In 2004, Jason Stewart was the first member of Canada's military to marry a same-sex partner. In May 2005, Canada's first military gay wedding took place at Nova Scotia's Canadian Forces Base Greenwood. Officials described the ceremony as low-key but touching. A similar wedding has since taken place between two male Royal Canadian Mounted Police officers. Today, the Canadian Forces recognizes same-sex marital and common-law unions, and affords them the same benefits offered to all married or common-law serving members.
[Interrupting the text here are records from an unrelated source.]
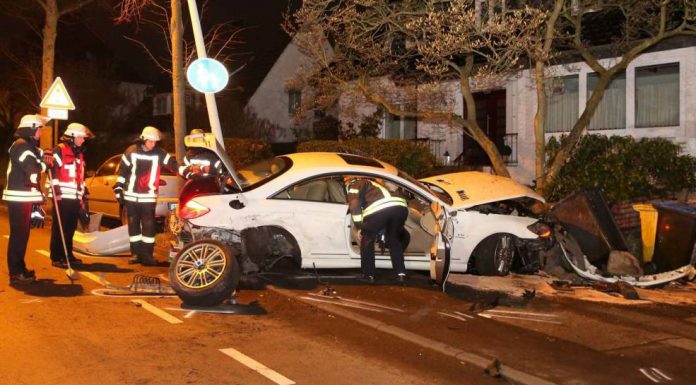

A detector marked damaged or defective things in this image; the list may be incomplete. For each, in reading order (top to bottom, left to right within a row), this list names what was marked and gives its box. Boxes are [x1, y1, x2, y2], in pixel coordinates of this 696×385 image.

bent metal pole [185, 0, 242, 188]
white wrecked car [167, 134, 548, 304]
crumpled car hood [422, 172, 548, 210]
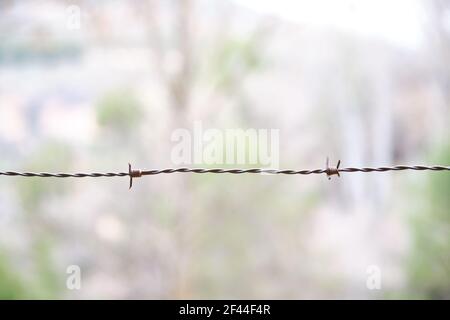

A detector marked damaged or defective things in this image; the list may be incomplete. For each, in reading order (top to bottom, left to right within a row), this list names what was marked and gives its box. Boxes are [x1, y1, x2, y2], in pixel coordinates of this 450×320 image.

rusty barbed wire [0, 159, 450, 189]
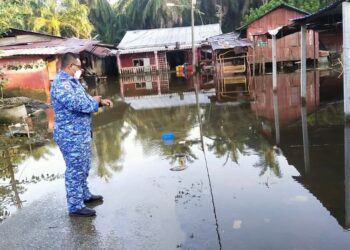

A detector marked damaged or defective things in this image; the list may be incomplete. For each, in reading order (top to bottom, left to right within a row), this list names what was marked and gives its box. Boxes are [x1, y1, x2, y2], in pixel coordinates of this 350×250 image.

rusty roof sheet [205, 32, 252, 50]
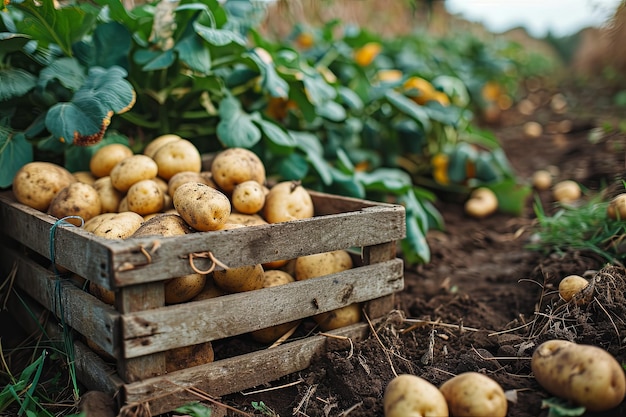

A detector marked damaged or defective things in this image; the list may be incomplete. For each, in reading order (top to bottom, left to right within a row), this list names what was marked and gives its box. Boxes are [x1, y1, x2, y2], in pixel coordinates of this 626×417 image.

==Participation in Pride parades==
During the Divers-Cité Pride parades 1999–2002 in Montreal, a military member and an ex-military member held the banner of the informal grouping MGL, dissolved in 2004 due to the lack of participation of the military community LGBT. During the 2006 Halifax Pride parade, one member of the Canadian Forces marched in the parade, helping to carry the large pride flag. In the 2008 Toronto Pride parade, ten members of the Canadian Forces marched for the first time as a group. One month later, twelve gay and straight members of the Canadian Forces marched in the Vancouver Pride Parade. Lt(N) Steven Churm said, "The message to the public is that the Canadian Forces is an employer of choice."[6] For Moncton River of Pride in 2010 Ruben Avila, a former Infantry officer candidate, was noted saying that it was "a social milestone, for both the gay and lesbian communities, as well as the armed forces". A Facebook group exists where CF LGBT members network and organise as a support group, do socials, as well as plan for various Canadian Pride events dating back to his initial collaboration with Lt (N) Churm at Toronto Pride 2009. In 2015, the Canadian Armed Forces were in the Edmonton Pride Parade with a LAV, Bison, and MRT.